FRAGMENTO DEL TEXTO:
....

Como tantas grandes ideas, surgió donde menos se esperaba.
El cazador de nervios
Kevin Tracey, neurocirujano afincado en Nueva York, relató sus motivaciones para convertirse en cirujano cerebral.
“Mi madre murió de un tumor cerebral cuando yo tenía cinco años. Fue algo repentino, inesperado”, dice. Más tarde, durante sus prácticas en el hospital, se ocupó de una paciente con quemaduras graves que de repente sufrió una inflamación severa. “Era una niña de 11 meses, Janice. Murió en mis brazos”, recuerda.
Estas experiencias traumáticas hicieron de él un neurocirujano intrigado por la inflamación.
A finales de los 90, Tracey hacía diferentes experimentos con el cerebro de una rata.

....

LOS DATOS:
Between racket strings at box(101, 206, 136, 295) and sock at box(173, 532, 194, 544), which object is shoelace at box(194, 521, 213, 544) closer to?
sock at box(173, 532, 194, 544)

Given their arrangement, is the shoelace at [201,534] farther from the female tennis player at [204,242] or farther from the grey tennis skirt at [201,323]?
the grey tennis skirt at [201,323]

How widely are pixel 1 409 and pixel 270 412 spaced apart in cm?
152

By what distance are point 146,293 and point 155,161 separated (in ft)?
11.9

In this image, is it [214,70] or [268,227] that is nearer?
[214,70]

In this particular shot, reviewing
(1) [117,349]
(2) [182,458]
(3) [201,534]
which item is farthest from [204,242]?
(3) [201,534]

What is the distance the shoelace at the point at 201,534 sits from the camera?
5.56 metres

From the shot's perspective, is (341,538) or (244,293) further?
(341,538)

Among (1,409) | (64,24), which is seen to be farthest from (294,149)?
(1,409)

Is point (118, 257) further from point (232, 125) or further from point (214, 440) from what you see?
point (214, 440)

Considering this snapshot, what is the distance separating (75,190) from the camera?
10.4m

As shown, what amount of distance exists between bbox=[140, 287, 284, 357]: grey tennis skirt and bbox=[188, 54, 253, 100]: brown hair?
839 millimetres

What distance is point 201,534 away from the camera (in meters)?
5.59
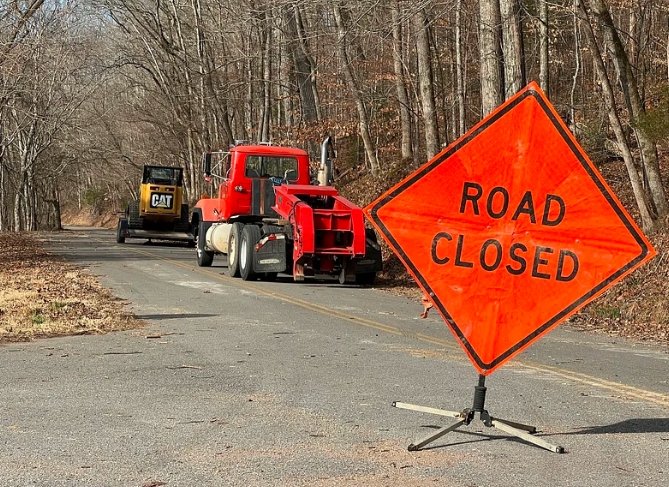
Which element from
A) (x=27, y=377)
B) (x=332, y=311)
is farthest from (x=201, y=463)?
(x=332, y=311)

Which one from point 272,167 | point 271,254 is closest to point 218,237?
point 272,167

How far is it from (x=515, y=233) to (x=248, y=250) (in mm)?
15682

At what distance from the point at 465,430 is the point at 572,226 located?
1.57 m

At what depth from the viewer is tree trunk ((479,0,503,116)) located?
21859 millimetres

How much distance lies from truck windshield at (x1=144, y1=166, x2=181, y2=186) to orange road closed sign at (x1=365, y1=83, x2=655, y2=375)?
3799 centimetres

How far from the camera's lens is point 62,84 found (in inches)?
2186

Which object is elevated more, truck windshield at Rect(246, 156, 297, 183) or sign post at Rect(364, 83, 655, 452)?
truck windshield at Rect(246, 156, 297, 183)

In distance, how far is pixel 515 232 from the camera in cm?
712

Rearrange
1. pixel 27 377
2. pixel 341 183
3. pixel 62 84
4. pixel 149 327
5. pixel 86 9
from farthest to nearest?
pixel 62 84 < pixel 86 9 < pixel 341 183 < pixel 149 327 < pixel 27 377

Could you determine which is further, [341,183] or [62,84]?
[62,84]

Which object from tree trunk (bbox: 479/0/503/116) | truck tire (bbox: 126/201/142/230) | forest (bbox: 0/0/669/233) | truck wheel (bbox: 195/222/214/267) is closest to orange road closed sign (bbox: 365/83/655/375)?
forest (bbox: 0/0/669/233)

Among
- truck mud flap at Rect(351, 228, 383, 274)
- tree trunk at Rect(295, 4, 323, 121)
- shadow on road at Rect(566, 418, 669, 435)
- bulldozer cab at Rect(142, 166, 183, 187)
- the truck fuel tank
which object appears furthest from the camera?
bulldozer cab at Rect(142, 166, 183, 187)

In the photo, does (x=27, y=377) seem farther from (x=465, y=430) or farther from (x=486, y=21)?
(x=486, y=21)

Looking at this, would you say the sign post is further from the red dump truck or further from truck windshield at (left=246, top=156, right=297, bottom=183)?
truck windshield at (left=246, top=156, right=297, bottom=183)
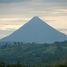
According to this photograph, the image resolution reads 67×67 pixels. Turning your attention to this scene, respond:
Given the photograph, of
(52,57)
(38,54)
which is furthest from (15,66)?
(38,54)

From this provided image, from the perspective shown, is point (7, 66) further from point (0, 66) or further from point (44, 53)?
point (44, 53)

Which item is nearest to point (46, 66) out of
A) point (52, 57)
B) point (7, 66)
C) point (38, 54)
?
point (7, 66)

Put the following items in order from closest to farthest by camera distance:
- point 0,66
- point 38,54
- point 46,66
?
point 0,66 → point 46,66 → point 38,54

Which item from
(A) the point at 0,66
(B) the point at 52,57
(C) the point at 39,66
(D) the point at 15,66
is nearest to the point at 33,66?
(C) the point at 39,66

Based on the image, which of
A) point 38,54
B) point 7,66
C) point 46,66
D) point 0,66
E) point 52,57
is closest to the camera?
point 0,66

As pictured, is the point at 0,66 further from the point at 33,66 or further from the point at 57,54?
the point at 57,54

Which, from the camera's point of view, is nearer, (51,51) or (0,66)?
(0,66)

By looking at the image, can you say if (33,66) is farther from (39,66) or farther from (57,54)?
(57,54)

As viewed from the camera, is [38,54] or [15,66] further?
[38,54]

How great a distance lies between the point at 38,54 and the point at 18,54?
806cm

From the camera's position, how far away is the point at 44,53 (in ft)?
647

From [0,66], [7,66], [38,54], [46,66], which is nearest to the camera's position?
[0,66]

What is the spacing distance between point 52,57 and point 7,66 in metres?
59.2

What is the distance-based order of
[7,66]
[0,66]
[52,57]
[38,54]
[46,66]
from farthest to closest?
[38,54] → [52,57] → [46,66] → [7,66] → [0,66]
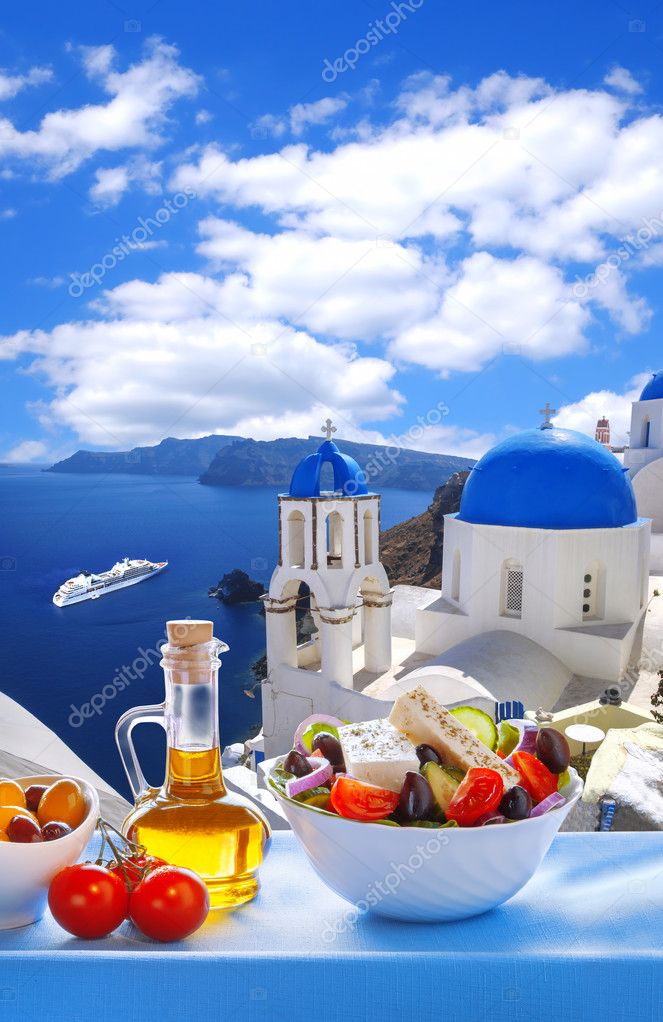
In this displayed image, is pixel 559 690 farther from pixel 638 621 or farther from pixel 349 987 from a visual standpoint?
pixel 349 987

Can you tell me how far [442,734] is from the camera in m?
1.23

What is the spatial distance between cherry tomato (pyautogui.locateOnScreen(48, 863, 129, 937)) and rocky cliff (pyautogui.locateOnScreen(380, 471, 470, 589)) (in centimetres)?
2834

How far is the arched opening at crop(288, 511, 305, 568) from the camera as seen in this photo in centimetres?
1109

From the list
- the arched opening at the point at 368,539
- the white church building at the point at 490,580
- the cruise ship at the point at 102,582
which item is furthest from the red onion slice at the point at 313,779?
the cruise ship at the point at 102,582

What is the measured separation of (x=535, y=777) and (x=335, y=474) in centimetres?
982

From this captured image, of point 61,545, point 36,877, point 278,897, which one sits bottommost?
point 61,545

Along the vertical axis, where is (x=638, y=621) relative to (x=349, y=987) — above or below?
below

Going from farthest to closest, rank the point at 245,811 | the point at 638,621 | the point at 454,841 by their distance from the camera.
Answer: the point at 638,621 → the point at 245,811 → the point at 454,841

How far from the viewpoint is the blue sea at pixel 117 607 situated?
26578mm

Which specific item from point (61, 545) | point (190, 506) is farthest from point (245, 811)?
point (190, 506)

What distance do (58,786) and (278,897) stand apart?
47 cm

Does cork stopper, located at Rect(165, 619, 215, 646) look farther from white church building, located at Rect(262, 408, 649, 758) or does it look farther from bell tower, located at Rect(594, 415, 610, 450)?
bell tower, located at Rect(594, 415, 610, 450)

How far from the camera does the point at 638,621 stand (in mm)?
10391

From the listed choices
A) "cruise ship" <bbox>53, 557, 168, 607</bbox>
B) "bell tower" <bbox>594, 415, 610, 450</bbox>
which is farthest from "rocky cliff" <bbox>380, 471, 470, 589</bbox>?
"cruise ship" <bbox>53, 557, 168, 607</bbox>
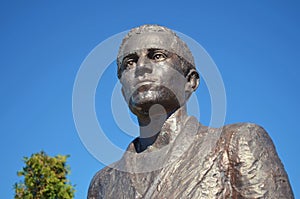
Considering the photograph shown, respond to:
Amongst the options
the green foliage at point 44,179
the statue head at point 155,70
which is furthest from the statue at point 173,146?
the green foliage at point 44,179

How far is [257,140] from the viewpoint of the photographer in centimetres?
479

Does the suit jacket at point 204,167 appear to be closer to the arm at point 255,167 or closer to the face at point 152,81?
the arm at point 255,167

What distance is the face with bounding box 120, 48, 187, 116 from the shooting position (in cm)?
523

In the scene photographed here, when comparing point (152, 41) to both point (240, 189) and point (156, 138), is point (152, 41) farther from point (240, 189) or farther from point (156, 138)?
point (240, 189)

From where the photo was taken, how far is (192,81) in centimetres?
562

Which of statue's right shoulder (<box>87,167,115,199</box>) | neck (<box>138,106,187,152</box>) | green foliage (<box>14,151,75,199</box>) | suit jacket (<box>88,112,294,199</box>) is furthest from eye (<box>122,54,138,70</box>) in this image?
green foliage (<box>14,151,75,199</box>)

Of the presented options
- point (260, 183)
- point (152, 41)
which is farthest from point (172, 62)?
point (260, 183)

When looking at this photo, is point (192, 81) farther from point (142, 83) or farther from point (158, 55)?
point (142, 83)

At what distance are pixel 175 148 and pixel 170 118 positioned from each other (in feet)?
1.14

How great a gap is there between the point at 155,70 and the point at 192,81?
0.50 meters

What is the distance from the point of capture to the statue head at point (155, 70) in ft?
17.2

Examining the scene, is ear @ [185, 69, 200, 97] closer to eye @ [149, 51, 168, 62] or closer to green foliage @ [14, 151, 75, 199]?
eye @ [149, 51, 168, 62]

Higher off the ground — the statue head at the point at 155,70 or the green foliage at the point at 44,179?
the green foliage at the point at 44,179

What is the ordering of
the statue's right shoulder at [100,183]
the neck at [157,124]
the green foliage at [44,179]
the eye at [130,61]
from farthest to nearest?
the green foliage at [44,179]
the statue's right shoulder at [100,183]
the eye at [130,61]
the neck at [157,124]
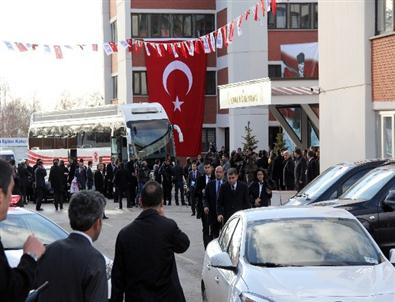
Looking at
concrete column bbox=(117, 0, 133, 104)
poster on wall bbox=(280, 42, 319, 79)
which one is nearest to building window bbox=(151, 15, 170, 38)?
concrete column bbox=(117, 0, 133, 104)

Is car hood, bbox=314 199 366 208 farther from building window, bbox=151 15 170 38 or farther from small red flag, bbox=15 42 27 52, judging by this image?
building window, bbox=151 15 170 38

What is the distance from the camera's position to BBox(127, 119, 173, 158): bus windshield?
35.3 metres

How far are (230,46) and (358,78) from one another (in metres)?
31.1

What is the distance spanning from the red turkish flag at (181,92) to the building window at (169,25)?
6921 millimetres

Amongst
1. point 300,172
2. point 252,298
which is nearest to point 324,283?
point 252,298

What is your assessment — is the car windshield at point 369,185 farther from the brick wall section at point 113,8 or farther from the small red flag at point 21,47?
the brick wall section at point 113,8

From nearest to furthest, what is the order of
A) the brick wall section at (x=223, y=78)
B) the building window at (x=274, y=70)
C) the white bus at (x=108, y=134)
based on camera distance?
the white bus at (x=108, y=134) < the building window at (x=274, y=70) < the brick wall section at (x=223, y=78)

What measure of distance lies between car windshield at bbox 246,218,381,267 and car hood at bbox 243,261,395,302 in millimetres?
217

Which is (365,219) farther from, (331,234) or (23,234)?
(23,234)

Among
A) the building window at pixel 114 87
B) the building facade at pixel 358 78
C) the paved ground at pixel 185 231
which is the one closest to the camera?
the paved ground at pixel 185 231

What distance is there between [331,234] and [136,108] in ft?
93.1

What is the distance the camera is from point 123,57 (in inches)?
2258

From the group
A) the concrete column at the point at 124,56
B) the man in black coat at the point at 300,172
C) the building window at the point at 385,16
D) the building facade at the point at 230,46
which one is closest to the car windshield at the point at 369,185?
the building window at the point at 385,16

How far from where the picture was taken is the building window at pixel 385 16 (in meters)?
21.5
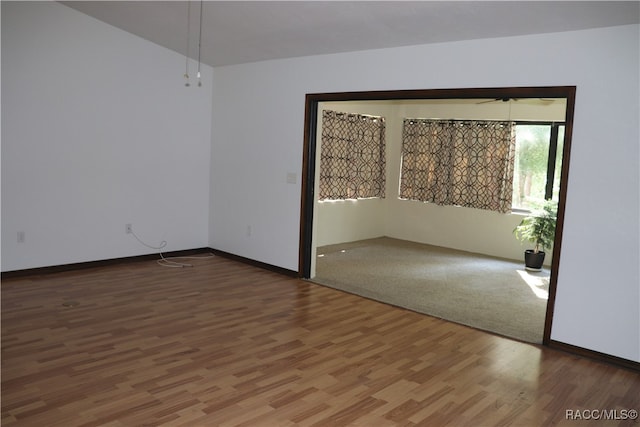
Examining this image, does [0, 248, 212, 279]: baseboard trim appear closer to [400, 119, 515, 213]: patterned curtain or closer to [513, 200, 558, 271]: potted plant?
[400, 119, 515, 213]: patterned curtain

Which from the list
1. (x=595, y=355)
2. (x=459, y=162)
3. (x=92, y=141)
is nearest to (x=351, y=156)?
(x=459, y=162)

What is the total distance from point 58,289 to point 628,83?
497 centimetres

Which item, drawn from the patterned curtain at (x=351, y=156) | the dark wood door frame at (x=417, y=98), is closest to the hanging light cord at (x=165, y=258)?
the dark wood door frame at (x=417, y=98)

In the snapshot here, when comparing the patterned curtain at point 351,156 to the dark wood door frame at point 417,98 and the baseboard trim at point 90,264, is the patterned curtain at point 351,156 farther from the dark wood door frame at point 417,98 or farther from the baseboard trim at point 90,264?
the baseboard trim at point 90,264

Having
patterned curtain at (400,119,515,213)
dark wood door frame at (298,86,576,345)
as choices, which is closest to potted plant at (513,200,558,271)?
patterned curtain at (400,119,515,213)

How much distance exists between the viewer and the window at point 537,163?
7.13 meters

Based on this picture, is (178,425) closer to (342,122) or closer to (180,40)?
(180,40)

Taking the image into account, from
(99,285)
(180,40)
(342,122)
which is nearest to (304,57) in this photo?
(180,40)

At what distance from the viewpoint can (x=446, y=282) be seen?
236 inches

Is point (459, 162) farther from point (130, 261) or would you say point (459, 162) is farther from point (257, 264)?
point (130, 261)

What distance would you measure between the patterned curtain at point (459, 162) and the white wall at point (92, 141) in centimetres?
319

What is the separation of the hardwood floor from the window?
11.5 feet

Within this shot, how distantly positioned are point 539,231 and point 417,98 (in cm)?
284

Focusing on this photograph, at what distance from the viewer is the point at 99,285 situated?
17.2ft
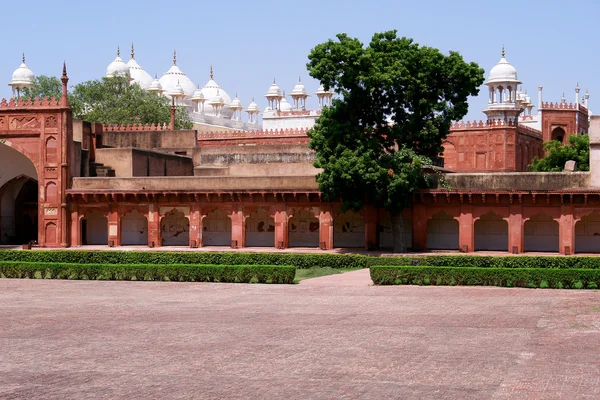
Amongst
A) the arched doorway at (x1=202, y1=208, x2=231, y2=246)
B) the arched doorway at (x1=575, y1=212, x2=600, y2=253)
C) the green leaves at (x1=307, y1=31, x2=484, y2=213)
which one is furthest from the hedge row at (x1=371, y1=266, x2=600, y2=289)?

....

DESCRIPCIÓN DE LA TAREA:
Vuelve a escribir el fragmento sobre Kevin Tracey, comenzando en "Estas experiencias traumáticas" y terminando en "de una rata.". Cambia "una rata" por "un ratón".

RESPUESTA:
Estas experiencias traumáticas hicieron de él un neurocirujano intrigado por la inflamación.
A finales de los 90, Tracey hacía diferentes experimentos con el cerebro de un ratón.